(TEXT SECTION begins)

Northern Rock 'cut up' plan to be cleared by EU
Wednesday, 28 October 2009 11:38
Plans to cut up Northern Rock and sell it off have been cleared by European authorities.
The government plans to cut up Northern Rock so the 'good bank' holds branches, new lending and savings, which can be sold off, and the book of existing mortgages is kept 'in the bad bank'.
Clearance for the deal came today from the European Commission.
Gary Hoffman, Northern Rock chief executive, said today the plan was for the lender to "ultimately return to the private sector" but no timetable was in place and the bad bank "was not a parking place for toxic assets".
He added it may take a decade for the debt to the taxpayer to be cleared.
Under the deal, the Treasury will be providing a further £8 billion for the bad bank, so the good bank can increase lending.
Saving deposits at Northern Rock are "pretty close" to a self-imposed cap of £20 billion, Mr Hoffman said.
Northern Rock has confirmed the restructuring will now be completed by the end of the year. Some ten per cent of the loans on the 'bad bank' Northern Rock (Asset Management) plc will be in arrears, although Mr Hoffman stated this did not mean they were going to be a loss.
Competition Commissioner Neelie Kroes said: "The failure of Northern Rock would have had major detrimental effects on the UK mortgage market and the overall financial stability of the UK economy.
"Important structural changes, including the split of the bank into two entities and a significant reduction of its market presence will allow the bank to become viable in the long-term and limit distortions of competition."
Customers of the Novocastrian mortgage lender are being told: "It is business as usual and they need take no action".
The next move would be for the government to find a buyer for the good bank.
The Treasury has previously admitted offers from interested parties have come forward - and the reports have linked both Tesco and Virgin, which initially made a bid before the nationalisation in 2008, to an offer.
The government support for Northern Rock included £3 billion to recapitalise the bank and liquidity measures of £27 billion, as well as guarantees on savers cash.
The guarantee will be reviewed after the restructuring, and Mr Hoffman said it was unlikely it could remain with a new buyer. However, caps on business would hold to the end of 2010.
The debt to the government held by the Northern Rock (Asset Management) will be £8 billion.
There have been calls for Northern Rock to be turned into a building society to maintain its long-term stability.

(TEXT SECTION ends)

TO DO: According to the Northern Rock article, what is the self-imposed cap on saving deposits at Northern Rock? These lines have no connection to the Northern Rock article.

(RECORDED INFORMATION begins)

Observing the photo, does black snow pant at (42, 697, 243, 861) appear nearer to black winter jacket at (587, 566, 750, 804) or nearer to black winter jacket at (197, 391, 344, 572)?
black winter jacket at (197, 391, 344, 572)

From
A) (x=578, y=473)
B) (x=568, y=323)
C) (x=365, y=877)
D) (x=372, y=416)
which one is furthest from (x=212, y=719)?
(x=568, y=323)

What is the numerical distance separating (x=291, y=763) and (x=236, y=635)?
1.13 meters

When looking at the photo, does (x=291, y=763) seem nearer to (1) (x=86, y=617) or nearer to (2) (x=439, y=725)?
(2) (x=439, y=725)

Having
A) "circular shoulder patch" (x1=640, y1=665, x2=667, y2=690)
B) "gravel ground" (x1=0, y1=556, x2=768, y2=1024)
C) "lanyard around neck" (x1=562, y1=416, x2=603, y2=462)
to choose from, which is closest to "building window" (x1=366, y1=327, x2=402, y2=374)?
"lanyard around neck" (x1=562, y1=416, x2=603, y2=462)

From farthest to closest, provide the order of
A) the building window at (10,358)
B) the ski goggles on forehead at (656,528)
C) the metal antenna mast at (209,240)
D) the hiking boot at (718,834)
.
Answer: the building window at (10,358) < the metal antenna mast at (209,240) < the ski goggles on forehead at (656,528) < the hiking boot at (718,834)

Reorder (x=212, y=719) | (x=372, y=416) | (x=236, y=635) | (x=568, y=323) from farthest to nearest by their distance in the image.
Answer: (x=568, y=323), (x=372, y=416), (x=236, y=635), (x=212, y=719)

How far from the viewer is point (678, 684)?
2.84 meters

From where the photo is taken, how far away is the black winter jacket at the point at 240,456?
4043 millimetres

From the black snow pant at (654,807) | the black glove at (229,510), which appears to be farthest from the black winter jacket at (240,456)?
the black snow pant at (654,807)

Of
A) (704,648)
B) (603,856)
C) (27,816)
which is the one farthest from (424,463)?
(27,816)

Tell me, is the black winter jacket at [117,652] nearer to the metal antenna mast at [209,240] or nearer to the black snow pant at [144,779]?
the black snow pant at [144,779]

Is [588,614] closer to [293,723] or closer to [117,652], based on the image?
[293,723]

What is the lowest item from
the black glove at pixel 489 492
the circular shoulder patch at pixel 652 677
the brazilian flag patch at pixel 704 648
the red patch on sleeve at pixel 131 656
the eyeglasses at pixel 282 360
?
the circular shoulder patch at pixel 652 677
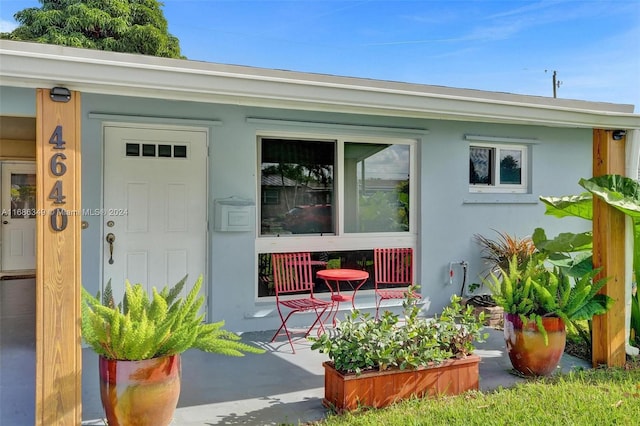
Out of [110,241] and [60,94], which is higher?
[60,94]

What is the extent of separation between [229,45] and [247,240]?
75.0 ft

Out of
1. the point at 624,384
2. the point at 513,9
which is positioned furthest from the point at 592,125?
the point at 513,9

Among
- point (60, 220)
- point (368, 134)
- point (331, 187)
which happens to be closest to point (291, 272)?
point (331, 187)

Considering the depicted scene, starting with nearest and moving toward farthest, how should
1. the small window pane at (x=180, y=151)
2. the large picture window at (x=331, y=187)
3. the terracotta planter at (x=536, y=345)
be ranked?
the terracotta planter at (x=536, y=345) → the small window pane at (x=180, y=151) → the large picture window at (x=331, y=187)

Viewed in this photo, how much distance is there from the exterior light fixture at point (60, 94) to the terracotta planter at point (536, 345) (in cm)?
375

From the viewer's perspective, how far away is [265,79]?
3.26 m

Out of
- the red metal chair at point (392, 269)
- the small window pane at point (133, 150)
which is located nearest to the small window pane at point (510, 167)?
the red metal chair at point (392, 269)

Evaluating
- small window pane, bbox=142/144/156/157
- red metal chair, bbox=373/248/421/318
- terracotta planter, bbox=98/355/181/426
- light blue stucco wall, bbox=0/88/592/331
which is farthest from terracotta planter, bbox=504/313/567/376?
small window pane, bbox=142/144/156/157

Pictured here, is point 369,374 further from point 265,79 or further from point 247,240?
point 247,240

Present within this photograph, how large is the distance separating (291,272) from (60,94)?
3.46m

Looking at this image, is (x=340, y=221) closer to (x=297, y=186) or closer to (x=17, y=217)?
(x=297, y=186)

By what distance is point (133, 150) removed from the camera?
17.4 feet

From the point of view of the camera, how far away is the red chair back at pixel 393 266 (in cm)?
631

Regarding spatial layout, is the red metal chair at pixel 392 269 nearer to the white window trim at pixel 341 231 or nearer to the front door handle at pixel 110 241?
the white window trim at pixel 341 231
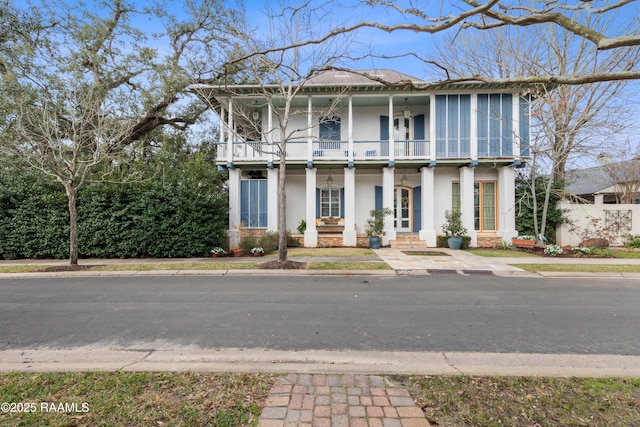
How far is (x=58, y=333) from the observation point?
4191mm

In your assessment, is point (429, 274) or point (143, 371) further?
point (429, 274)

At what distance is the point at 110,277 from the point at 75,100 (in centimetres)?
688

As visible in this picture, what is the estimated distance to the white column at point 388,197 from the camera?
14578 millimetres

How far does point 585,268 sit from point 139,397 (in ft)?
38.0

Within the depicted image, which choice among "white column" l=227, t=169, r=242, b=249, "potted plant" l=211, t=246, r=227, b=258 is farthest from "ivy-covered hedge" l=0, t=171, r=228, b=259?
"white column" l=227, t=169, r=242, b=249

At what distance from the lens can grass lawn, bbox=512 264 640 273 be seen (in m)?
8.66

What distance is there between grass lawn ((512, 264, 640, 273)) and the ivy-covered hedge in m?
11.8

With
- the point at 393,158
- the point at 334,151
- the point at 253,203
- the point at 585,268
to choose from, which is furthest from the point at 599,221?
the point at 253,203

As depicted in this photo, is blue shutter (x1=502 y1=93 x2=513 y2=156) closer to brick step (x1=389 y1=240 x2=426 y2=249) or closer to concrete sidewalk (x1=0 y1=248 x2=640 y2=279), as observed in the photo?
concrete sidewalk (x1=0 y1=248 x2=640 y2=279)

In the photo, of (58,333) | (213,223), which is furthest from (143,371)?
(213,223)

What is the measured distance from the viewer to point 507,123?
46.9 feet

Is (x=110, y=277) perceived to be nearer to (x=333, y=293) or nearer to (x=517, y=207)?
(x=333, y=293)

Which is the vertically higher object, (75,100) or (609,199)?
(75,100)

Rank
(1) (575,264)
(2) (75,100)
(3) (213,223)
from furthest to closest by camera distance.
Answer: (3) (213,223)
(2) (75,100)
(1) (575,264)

(RECORDED INFORMATION ends)

EXPECTED OUTPUT: £20 billion.